[Document segment]
What is the Cyber Essentials checklist?
The Cyber Essentials checklist is a practical, pre-application list of the configurations, evidence and decisions a UK organisation needs in place before completing the self-assessment questionnaire (SAQ). It covers scope, the five control areas, cloud services, multi-factor authentication, patching and the additional checks that apply to Cyber Essentials Plus.
Cyber Essentials is a UK government-backed certification scheme administered by IASME on behalf of the National Cyber Security Centre. The scheme tests whether your firewalls, devices, accounts, malware defences and software updates are configured to a defensible baseline. The checklist below walks through every check most applicants face, so you can fix gaps before submitting rather than after a failed assessment. For the full scheme background, see our Cyber Essentials hub; for the control detail behind each line item, see Cyber Essentials requirements.
Work through each section in order. Tick off the items you already meet, list the gaps as actions with an owner and a due date, and only book your assessment once every line is either complete or has a documented exception. Customers using ISMS.online capture every item below as a tracked control with linked evidence, so the same checklist drives the annual renewal cycle as well as the first certification.

[Materials provided]
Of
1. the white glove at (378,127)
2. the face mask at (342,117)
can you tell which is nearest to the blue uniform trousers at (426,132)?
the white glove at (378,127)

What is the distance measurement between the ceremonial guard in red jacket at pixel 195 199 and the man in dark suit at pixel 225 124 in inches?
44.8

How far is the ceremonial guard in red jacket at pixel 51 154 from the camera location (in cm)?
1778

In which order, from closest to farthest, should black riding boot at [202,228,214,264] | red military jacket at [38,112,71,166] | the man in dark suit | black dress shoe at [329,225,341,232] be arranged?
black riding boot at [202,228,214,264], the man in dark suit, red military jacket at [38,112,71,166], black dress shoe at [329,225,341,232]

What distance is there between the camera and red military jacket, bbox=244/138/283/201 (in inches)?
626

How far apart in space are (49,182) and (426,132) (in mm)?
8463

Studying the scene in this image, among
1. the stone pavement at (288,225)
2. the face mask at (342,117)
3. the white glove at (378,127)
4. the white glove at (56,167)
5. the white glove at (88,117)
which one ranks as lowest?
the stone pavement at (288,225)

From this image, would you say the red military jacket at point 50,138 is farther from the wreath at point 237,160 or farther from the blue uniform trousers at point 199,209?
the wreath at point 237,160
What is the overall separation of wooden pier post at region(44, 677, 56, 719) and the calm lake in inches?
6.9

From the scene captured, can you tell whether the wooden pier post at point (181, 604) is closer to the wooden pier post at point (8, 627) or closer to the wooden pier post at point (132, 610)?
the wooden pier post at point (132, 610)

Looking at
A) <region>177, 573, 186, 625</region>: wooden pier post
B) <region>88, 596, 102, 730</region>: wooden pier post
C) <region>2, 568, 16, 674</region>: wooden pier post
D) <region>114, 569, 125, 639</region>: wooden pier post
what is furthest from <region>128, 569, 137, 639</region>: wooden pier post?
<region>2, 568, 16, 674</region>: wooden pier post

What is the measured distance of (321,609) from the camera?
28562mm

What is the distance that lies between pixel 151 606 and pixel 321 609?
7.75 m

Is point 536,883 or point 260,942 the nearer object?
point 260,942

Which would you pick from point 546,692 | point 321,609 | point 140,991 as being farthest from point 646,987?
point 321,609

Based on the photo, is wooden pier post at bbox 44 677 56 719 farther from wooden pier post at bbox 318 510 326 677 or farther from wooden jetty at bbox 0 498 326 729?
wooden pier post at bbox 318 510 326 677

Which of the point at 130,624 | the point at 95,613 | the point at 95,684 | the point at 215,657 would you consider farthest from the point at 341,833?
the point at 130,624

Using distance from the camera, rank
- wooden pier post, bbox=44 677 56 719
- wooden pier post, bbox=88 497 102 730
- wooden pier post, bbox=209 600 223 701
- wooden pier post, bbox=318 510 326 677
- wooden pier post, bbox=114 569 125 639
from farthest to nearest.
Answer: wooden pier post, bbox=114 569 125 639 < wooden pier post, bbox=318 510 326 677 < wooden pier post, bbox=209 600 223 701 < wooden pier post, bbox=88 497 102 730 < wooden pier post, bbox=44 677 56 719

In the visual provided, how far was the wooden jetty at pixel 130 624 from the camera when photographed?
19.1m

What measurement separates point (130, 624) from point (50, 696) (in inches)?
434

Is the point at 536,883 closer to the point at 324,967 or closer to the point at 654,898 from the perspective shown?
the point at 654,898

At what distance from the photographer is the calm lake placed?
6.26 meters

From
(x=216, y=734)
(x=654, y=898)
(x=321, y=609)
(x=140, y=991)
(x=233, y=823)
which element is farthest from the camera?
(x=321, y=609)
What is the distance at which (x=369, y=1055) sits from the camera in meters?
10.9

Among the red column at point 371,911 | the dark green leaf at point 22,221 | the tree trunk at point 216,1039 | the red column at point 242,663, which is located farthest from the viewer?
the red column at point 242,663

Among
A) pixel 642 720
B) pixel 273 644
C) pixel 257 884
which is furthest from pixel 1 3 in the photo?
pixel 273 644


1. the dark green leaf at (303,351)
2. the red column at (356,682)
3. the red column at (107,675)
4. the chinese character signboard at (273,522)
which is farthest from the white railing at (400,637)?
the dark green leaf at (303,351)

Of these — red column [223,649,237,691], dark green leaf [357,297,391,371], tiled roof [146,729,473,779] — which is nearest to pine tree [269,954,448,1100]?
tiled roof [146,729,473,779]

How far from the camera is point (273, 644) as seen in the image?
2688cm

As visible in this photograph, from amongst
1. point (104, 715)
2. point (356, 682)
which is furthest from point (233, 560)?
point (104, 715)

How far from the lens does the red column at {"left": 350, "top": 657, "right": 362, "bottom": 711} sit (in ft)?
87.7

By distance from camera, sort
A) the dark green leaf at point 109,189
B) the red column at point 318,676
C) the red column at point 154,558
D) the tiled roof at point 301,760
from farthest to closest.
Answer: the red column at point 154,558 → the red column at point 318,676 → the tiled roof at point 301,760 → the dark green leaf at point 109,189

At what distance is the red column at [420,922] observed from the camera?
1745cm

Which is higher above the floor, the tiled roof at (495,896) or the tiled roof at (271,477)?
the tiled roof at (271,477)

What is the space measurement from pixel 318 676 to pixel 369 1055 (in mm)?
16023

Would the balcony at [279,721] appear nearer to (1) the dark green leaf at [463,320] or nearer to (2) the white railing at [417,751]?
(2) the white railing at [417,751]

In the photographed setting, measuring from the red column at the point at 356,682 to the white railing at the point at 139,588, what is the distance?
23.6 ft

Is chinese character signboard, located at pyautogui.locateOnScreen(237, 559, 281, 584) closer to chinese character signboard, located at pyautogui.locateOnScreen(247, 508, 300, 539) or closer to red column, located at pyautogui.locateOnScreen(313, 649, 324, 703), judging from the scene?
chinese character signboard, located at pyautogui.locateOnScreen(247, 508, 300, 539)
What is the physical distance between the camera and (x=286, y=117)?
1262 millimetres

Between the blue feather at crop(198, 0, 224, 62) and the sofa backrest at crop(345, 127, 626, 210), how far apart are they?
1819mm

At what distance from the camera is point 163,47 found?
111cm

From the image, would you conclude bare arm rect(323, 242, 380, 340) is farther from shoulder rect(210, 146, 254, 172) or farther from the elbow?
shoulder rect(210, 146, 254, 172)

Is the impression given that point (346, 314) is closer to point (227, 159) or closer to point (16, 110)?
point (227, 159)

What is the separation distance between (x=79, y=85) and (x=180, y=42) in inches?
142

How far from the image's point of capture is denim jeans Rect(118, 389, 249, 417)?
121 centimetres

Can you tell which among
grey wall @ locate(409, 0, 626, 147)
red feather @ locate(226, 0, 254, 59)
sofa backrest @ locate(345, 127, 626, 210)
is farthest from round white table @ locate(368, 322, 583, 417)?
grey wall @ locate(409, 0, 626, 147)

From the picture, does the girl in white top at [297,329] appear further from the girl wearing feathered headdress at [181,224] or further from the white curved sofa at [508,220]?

[Requests]
**A)** Rewrite the listing from the line that contains "Is the impression" through the end of the listing, replacing "girl" with "child" and leaving everything else unchanged.
**B)** Continue the Cyber Essentials checklist text from where it ends.

[Per-task answers]
**A)**
Is the impression given that point (346, 314) is closer to point (227, 159) or closer to point (16, 110)?
point (227, 159)

What is the separation distance between (x=79, y=85) and (x=180, y=42) in inches?
142

How far from the image's point of capture is denim jeans Rect(118, 389, 249, 417)?
121 centimetres

Can you tell which among
grey wall @ locate(409, 0, 626, 147)
red feather @ locate(226, 0, 254, 59)
sofa backrest @ locate(345, 127, 626, 210)
is farthest from round white table @ locate(368, 322, 583, 417)?
grey wall @ locate(409, 0, 626, 147)

From the picture, does the child in white top at [297,329] appear further from the child wearing feathered headdress at [181,224] or further from the white curved sofa at [508,220]?

**B)**
How do you scope a Cyber Essentials project?
Before you touch any technical control, you need to know what is in scope. Scope is the single most important decision in a Cyber Essentials project, and changing it later costs time and money.
- Decide on whole-organisation scope or a clearly defined sub-set (named department, business unit or environment).
- List every site and home worker location where in-scope work takes place.
- Document the networks that connect in-scope devices: corporate LANs, Wi‑Fi, VPNs and any cellular data use.
- Inventory every in-scope user account (employees, contractors, third parties with access).
- Inventory every in-scope device: laptops, desktops, servers, mobile phones, tablets, network devices.
- List every cloud service used to process or store organisational data (SaaS, PaaS, IaaS).
- Identify any BYOD (bring-your-own-device) arrangements and confirm whether those devices are in scope.
- Confirm a clear technical boundary between in-scope and out-of-scope environments (separate network, directory or tenant) if you are using sub-set scope.
- Record your scope description in writing and have it approved by an owner with authority over the in-scope estate.
If scope keeps growing as you discover more devices, more cloud apps or more shadow IT, that is the discovery the scheme is designed to surface. Better to find it now than during the assessment.
How do you configure firewalls and routers?
Every device that connects to the internet, plus the network boundary itself, must sit behind a correctly configured firewall (or equivalent network device).
- Every internet-facing firewall and router has its default administrative password changed to a strong, unique alternative.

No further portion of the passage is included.